We typically run seminars as "mini conferences", in a block format. Participants will assumes the roles of "authors" in such a conference as well as those of "reviewers". This will introduce a crucial aspects of the scientific community and its processes; in addition, it will also give participants a broader, more critical understanding of text production and reception.

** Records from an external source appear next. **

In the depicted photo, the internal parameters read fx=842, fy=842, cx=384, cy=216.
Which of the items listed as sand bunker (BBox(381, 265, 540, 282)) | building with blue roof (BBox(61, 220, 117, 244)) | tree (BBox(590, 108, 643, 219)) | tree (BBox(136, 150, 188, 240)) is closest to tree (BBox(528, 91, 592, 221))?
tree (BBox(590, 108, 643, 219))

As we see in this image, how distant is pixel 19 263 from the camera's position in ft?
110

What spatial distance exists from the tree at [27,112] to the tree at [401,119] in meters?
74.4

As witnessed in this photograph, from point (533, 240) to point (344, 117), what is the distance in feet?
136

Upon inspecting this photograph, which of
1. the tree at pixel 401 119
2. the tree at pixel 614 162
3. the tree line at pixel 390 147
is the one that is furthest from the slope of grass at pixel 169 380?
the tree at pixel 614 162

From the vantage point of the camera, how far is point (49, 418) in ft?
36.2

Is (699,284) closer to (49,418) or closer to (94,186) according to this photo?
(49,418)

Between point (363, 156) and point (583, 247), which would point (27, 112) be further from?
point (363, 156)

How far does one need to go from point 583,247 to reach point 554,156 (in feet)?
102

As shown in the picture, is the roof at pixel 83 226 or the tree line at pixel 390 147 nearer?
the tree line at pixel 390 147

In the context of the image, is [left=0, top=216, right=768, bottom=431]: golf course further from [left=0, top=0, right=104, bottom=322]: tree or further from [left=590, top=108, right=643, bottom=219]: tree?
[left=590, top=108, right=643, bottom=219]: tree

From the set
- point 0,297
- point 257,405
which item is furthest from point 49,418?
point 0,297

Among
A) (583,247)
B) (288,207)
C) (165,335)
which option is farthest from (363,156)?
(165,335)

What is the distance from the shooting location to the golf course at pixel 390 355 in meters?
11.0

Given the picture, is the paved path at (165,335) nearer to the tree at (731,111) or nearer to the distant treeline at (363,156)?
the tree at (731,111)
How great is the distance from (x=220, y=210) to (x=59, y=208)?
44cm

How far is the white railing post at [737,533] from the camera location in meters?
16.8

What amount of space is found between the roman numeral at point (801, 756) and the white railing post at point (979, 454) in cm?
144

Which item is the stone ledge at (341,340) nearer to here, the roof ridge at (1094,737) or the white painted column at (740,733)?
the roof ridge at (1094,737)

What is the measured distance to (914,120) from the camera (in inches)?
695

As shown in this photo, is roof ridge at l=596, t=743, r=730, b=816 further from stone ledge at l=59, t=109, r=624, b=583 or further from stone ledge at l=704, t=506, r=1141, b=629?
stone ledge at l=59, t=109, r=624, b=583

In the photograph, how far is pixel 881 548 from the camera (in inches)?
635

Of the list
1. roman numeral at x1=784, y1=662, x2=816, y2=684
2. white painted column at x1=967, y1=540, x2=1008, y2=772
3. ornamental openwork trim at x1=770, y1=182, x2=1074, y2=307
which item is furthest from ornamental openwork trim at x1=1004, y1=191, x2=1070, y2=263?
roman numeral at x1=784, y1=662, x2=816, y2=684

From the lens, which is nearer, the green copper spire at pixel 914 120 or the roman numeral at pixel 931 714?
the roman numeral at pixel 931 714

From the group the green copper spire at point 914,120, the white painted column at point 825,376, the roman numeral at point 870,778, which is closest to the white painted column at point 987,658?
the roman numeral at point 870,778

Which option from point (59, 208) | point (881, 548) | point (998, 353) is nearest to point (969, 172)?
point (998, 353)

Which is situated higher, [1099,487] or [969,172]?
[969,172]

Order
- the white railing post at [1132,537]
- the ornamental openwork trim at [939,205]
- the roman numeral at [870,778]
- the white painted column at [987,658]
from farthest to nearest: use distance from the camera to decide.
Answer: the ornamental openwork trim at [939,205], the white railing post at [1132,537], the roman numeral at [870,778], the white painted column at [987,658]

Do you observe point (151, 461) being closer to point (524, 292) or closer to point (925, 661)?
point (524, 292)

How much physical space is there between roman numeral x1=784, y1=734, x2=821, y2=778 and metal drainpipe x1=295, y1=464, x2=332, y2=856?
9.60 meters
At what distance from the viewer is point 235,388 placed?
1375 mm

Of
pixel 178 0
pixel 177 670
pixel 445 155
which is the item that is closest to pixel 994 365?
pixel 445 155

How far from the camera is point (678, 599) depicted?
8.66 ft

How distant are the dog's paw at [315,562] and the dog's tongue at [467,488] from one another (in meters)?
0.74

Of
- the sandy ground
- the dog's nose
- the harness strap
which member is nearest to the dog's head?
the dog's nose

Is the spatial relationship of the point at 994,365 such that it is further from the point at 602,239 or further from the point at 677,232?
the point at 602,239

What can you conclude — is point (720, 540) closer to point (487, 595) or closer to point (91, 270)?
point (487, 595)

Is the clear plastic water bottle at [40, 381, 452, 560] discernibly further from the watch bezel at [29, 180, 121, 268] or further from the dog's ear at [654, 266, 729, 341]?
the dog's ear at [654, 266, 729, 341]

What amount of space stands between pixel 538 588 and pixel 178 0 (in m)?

There are a couple of typical steps:
- Assignment of topics
- VERY short review of assigned literature, identifying a set of sources to work from
- Structure of the writeup
- Writeup in a draft format
- Mutual review of drafts amongst participants
- Final version of writeup
- Draft version of presentation (slides or similar)
- Final version of presentation
- Actual presentation
The grade of a seminar comprises aspects of text production, independence, originality, presentation quality, and discussions during the actual "conference".
Plagiarism is an annoying yet repeating issue in such events. We will extensively discuss what constitutes plagiarism and help to avoid it. But we will also not tolerate any form of plagiarism and strictly follow procedures as specified in the exam regulations.